From another point of view, my wife, Gayle, also purchased the Merrell Pace Glove (the female version). She has been wearing them as everyday shoes and have found new muscles. This indicates to me, that she has found her shoes, in her situation, to be beneficial. She has NOT trained barefoot or minimalistic prior to her purchase. I think that she was the target audience for Merrell: People who want to try or transition to minimalistic.
I want to be clear about one thing...NEITHER MERRELL SHOE IS EVEN CLOSE TO BAREFOOT! They are more like an introduction shoe for people who want to consider minimalistic training. From Shod to minimalistic...Barefoot Tyler and other BFRs will tell you, its best to start to run totally barefoot first to get the maximal tactile feedback, develop your form, then pull back to minimalistic.. I have to agree!
I wish that someone would make a non-fingered KSO style lace-up shoe while keeping the sole to a minimum. I sometimes wonder if I would be happier putting duct tape on my soles and run. (or "man up" and go 100% barefoot)
On a side note, After logging over 300 miles in my KSO's and barefoot, I discovered my shoe size has shrunk one whole size...I have regained my muscle tone that was stolen from me by Nike.
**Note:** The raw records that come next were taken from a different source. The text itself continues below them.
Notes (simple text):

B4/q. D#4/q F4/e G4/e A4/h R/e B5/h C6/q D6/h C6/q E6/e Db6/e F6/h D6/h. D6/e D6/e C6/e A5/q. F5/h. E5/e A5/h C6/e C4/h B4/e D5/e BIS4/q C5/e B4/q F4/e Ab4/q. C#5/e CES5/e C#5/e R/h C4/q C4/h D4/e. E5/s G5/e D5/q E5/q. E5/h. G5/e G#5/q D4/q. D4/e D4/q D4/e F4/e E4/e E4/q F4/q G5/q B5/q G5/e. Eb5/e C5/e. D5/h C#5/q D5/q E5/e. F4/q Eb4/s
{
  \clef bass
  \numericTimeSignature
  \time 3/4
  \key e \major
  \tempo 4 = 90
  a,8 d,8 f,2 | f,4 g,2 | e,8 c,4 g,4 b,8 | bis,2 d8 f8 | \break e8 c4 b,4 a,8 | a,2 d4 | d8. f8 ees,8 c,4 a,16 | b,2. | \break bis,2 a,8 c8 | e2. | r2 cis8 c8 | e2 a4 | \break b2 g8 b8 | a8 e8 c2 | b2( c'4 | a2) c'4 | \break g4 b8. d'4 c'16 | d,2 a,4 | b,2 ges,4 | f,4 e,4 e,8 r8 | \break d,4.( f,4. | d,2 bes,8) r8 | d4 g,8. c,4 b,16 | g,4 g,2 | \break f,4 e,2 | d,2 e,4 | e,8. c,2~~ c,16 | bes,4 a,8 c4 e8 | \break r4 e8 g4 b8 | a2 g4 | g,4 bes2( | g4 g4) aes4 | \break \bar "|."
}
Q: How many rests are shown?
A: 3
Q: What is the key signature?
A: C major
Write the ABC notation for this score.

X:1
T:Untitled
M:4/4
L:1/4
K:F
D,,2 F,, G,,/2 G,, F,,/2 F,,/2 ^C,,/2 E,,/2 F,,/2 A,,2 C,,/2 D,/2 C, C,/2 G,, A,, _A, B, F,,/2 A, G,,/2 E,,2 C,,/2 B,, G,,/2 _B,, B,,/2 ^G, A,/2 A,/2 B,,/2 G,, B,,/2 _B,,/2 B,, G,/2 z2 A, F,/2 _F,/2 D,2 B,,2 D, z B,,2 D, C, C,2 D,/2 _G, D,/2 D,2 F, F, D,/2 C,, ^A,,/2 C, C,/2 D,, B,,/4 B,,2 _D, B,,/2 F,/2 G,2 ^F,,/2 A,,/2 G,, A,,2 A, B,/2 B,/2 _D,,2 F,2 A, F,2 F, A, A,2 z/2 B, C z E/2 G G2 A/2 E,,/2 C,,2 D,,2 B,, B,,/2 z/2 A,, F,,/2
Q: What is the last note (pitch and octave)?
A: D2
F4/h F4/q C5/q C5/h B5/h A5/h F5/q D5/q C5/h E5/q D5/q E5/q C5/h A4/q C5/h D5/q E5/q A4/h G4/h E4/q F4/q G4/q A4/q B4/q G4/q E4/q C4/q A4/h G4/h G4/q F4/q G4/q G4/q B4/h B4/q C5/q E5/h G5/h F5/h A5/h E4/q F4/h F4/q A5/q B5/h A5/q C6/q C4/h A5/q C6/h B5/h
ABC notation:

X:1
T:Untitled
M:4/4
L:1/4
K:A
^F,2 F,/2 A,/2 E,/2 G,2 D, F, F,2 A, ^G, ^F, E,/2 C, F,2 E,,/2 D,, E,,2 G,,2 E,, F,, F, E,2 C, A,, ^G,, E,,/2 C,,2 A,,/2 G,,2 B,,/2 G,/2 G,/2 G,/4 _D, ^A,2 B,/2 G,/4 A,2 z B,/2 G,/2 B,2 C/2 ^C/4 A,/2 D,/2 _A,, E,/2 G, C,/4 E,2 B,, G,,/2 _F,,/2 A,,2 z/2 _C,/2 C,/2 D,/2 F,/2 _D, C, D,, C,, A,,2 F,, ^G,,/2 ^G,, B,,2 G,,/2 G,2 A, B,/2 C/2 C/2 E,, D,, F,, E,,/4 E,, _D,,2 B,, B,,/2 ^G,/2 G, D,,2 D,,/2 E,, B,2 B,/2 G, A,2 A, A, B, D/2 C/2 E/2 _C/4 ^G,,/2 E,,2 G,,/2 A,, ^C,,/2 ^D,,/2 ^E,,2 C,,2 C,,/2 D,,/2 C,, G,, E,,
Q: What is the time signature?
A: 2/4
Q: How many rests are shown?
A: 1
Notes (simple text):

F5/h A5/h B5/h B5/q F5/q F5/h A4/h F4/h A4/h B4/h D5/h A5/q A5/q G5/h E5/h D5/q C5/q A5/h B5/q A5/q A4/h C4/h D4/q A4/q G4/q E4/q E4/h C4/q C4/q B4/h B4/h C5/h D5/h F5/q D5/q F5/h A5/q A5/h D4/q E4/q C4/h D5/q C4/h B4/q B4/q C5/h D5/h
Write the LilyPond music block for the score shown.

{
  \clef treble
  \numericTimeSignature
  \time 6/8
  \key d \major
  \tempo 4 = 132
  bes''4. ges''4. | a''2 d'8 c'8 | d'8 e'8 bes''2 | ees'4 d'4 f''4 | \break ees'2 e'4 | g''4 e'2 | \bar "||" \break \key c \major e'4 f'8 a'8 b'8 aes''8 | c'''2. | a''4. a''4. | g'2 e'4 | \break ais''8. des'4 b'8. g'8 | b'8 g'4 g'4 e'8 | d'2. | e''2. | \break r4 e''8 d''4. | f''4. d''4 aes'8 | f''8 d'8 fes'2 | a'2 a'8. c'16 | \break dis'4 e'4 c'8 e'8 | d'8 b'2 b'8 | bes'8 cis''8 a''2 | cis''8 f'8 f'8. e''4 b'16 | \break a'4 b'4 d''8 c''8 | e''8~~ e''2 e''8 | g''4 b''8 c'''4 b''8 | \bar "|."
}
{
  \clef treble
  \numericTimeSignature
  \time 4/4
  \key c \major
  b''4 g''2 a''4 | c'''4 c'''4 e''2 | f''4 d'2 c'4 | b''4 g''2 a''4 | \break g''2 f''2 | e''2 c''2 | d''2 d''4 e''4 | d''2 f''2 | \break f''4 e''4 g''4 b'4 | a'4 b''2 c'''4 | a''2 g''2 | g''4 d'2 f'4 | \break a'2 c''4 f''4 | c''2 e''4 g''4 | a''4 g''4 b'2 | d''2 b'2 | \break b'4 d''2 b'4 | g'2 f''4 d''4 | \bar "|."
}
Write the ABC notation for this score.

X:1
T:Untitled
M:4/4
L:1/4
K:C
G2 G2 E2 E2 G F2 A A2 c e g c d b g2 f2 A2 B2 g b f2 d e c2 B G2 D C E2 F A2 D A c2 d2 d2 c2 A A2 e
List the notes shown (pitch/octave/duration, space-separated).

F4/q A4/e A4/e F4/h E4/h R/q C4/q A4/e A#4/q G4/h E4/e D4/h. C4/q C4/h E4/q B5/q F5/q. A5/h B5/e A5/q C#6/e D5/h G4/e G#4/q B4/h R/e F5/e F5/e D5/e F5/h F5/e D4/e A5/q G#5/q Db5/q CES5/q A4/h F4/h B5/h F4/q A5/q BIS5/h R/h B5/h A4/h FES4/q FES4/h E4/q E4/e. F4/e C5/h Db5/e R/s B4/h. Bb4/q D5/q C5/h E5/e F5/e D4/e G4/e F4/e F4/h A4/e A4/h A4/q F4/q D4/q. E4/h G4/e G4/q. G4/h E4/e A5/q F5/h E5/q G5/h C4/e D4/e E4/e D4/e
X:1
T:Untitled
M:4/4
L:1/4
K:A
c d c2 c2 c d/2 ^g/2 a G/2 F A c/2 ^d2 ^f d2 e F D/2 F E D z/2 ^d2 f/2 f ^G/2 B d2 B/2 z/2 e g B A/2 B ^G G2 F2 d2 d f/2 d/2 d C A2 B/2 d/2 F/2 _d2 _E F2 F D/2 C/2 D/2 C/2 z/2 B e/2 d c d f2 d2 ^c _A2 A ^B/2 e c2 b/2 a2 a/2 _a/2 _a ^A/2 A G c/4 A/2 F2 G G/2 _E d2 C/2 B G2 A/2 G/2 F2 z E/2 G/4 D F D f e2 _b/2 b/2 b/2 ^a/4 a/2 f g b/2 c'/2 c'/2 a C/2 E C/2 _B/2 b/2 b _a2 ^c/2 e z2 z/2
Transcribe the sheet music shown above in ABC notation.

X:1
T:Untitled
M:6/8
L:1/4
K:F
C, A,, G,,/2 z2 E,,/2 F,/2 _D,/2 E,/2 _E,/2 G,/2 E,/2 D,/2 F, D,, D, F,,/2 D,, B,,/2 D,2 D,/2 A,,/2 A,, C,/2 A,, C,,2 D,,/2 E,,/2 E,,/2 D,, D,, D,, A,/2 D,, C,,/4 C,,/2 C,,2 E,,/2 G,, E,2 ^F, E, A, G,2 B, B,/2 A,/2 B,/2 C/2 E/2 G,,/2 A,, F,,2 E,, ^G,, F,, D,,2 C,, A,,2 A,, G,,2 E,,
BUT, now my $300 hiking boots that I wear backpacking, no longer fit properly..ughhhh
+++++++++++++++++++++++++++++++++++++++++++++++++++++++++++++++++++ Addendum: After three months, I find myself wearing these shoes on a daily basis for everyday living. I DO NOT RUN IN THEM. (I prefer VFF"s) It is a compromise with the so called "real world". I wear them without socks, nobody notices them and I can be "semi-minimalistic" while fitting into society. (If I had my way, I would live in VFF's or barefoot). So I will probably buy another pair when I wear these out.But will shop for something more minimalistic at that time. Alas, I am still waiting for a Vibram NO Finger version for everyday, society excepted use.
Dahlonega had some rain, along with the rest of the southeast. I skipped riding my bike to school and rode the stationary at the gym. This is definitely a different workout than the route I ride to school. The stationary bike tries to add "hills", but fails in relation to the hill I have to climb. Maybe I am just used to riding a bmx bike and the stationary bike may be accounting for a change in gears? Either way, it is a different workout being that it feels more cardio oriented than strength based. This isn't a bad thing.
After riding the bike I had a choice to make. Should I run around the .10 mile track or go outside in the wet mess? I really dislike that little circle. It is boring and strains my right knee and right arch since I have to make a right hand turn every 10 seconds. They also make me wear shoes... Screw it, I'd rather be wet!
I drove out to the park, kicked off my Vibrams, and started my run. This was supposed to be the longest run since I restarted, at an insane 2.5 miles. :P
About 0.5 miles into my run my knee started to feel uncomfortable. I stopped and stretched, paid attention to my form, and continued on. All was going well!
At the 2 mile mark I got tired of running in the road. I played on some gravel, which was kushy and massaged my feet as I ran across it. I also ran through some puddles, chased a bird, and got back on the road to finish at 2.7 miles. A little more than I had told myself I was going to run, but I was having a great time.